Ces deux points incarnent également les objectifs de la présidence norvégienne du Conseil de l’Arctique, successeur de la Russie depuis le 11 mai 2023. Ils se traduisent par quatre thèmes prioritaires liés à une volonté de réduction des émissions de carbone noir pour 2025 :

  • Les océans
  • Le climat et l’environnement
  • Le développement économique durable
  • Et les populations du Nord.

 

Néanmoins, ces intentions sont mises à mal par le déclenchement de la guerre en Ukraine malgré la promotion d’une stabilité et d’une coopération constructive au sein du Conseil.

Un réchauffement glacial

Acteur déterminant, la Russie possède près de la moitié du territoire polaire et près de 24 000 kilomètres de côtés ainsi que divers intérêts notamment économiques et maritimes.

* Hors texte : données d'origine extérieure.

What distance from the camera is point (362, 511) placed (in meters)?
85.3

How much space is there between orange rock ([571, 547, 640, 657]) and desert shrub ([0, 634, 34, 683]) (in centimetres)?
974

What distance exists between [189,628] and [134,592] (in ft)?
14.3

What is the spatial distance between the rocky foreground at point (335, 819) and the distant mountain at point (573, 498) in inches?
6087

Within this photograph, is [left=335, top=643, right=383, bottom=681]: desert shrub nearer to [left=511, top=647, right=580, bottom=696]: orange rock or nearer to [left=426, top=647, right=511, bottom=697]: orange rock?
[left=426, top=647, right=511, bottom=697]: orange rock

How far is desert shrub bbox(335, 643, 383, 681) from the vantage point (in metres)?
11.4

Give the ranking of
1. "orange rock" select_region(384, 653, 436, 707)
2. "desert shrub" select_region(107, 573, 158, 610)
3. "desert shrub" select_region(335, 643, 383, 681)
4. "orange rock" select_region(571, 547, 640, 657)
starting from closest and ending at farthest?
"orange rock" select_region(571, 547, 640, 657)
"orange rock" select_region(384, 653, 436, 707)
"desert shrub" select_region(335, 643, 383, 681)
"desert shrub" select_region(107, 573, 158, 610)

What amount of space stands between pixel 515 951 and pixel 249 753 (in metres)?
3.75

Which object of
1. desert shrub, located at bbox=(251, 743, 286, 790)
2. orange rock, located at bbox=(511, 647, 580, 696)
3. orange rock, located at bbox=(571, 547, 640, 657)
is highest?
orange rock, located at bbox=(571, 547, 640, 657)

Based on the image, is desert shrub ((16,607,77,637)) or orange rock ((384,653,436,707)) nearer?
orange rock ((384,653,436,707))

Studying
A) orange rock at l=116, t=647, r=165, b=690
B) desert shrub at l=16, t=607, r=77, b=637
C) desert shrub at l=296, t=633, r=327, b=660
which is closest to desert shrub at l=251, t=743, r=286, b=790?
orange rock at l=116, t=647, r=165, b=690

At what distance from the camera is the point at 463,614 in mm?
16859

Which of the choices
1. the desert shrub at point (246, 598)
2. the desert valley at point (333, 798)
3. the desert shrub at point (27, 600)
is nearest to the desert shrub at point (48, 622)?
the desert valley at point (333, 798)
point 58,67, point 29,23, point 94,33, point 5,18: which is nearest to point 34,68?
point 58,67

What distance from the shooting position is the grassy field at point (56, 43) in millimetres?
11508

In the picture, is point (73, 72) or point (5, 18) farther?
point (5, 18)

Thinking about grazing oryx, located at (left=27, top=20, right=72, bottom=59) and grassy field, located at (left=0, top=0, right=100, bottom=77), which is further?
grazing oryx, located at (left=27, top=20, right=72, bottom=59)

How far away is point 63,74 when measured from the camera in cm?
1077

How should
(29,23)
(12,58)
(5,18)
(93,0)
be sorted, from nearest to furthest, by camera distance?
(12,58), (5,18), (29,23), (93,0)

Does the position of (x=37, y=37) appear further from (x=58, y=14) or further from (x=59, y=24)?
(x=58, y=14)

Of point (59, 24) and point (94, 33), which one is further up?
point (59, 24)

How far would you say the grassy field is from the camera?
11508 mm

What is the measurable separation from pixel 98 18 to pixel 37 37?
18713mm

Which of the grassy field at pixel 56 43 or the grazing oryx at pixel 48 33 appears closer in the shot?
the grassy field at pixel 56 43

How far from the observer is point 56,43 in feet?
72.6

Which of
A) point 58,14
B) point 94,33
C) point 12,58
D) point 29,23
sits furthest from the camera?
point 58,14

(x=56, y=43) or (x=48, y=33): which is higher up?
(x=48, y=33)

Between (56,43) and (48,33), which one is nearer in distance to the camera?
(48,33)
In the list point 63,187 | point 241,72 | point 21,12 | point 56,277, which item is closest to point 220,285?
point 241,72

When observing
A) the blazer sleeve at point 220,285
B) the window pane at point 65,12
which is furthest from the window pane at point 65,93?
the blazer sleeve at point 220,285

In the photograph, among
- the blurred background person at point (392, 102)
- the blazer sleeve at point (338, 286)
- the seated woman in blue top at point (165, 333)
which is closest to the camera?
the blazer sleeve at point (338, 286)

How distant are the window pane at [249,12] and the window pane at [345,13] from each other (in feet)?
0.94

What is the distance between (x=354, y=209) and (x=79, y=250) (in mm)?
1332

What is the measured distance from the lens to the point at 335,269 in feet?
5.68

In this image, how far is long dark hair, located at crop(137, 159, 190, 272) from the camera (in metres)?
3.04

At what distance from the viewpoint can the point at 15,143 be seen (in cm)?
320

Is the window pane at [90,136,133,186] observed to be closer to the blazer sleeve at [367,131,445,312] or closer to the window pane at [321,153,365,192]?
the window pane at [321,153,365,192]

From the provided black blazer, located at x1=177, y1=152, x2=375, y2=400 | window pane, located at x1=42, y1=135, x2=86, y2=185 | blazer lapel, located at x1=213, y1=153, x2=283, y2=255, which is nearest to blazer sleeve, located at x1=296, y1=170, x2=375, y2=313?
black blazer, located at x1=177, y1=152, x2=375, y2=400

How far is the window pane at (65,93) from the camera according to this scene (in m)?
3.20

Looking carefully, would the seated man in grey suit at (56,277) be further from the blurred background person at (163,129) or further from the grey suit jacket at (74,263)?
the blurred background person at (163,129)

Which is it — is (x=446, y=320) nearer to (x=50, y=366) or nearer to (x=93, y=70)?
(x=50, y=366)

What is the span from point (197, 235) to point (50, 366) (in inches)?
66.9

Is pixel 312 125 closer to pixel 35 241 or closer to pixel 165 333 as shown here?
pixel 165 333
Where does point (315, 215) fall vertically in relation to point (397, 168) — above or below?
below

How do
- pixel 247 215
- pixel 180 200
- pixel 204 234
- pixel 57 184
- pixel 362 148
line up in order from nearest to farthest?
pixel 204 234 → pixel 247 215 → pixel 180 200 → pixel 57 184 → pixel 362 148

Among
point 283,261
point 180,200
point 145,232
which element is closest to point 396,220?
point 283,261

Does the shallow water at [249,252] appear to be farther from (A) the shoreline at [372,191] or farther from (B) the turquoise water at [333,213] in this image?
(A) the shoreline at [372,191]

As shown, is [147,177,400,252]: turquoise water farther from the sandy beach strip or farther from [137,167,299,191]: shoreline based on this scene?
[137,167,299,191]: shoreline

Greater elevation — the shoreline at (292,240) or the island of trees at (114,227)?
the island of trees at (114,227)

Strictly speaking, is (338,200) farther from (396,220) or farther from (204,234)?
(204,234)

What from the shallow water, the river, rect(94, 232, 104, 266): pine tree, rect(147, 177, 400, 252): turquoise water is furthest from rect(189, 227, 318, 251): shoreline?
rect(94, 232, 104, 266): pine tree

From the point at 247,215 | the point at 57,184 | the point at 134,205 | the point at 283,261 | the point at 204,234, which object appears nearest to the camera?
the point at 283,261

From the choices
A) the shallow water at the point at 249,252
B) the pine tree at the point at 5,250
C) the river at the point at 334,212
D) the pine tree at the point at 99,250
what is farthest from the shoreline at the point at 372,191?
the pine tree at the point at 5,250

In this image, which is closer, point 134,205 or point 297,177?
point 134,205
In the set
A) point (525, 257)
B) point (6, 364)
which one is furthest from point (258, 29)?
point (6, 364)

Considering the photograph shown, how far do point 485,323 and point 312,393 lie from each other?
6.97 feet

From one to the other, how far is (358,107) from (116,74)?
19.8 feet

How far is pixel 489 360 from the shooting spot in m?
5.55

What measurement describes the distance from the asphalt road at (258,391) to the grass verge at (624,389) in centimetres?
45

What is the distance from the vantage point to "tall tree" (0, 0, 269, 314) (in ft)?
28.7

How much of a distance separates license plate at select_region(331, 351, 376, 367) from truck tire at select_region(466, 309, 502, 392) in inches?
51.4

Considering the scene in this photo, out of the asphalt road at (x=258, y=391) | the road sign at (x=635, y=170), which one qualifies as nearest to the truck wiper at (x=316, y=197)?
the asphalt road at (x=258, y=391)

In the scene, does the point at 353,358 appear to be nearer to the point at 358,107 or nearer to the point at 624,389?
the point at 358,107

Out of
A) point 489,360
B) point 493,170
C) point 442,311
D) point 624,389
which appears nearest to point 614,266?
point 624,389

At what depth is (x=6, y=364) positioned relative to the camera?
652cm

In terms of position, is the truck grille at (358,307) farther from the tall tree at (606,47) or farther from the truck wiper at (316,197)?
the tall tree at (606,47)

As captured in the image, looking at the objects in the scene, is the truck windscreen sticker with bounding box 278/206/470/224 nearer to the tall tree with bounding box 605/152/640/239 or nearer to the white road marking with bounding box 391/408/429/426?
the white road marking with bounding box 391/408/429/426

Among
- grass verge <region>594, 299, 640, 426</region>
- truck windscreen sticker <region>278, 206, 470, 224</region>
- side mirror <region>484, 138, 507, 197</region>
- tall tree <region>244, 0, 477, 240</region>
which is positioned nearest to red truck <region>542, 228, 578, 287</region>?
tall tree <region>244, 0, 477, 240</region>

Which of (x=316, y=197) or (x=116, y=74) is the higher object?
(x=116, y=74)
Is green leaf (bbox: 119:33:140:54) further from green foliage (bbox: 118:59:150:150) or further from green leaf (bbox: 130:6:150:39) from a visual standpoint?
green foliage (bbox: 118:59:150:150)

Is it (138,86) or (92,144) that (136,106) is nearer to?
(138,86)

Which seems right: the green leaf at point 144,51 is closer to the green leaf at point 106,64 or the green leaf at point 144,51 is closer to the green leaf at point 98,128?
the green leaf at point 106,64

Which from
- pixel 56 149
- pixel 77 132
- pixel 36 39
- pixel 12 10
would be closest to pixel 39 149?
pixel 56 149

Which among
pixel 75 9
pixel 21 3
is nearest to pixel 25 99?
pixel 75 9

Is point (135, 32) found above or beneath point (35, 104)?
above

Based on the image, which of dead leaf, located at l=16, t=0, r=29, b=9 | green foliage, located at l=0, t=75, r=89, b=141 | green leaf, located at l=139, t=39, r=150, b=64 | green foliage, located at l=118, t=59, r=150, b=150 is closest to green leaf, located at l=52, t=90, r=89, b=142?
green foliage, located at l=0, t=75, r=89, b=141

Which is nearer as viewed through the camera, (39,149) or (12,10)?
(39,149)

De plus, cette zone apparait essentielle sur le plan militaire russe. Elle abrite la part la plus importante de son arsenal nucléaire. Déclarée comme mission prioritaire en 2014 dans le cadre d’un plan de remilitarisation massif, il s’agit également d’une porte d’entrée vers l’Atlantique et le pacifique permettant au pays de se désenclaver.

Si l’annexion de la Crimée en 2014 avait engendré des sanctions occidentales, l’équilibre polaire s’était maintenu avec un renforcement des relations sino-russes. En effet, depuis des décennies, l’Arctique était une zone de coopération pacifique où les intérêts régionaux prévalaient sur les tensions extérieures. Cependant, le déclenchement de la guerre en Ukraine, le 24 février 2022, est venu remettre en cause ce principe « d’exception arctique ».

En effet, les réunions officielles du conseil de l’Arctique ont été suspendues suite à la condamnation de l’invasion de l’Ukraine par les autres Etats membres. Le Kremlin a donc été mis au ban de l’instance coopérative avec une reprise des activités n’impliquant pas la Fédération de Russie. La candidature finlandaise à l’OTAN ayant été acceptée, plane sur le Conseil un risque de militarisation de celui-ci quand bien même il est incompétent pour traiter des sujets liés à la « sécurité militaire ». Néanmoins, sans la Russie, la coopération en Arctique perd de son sens, d’autant plus que la prise de décision du Conseil nécessite l’unanimité. Celui-ci se trouve donc paralysé.

Enfin, si le cercle polaire se trouve géographiquement au sommet du globe, il apparait central dans les affaires mondiales présentes et futures.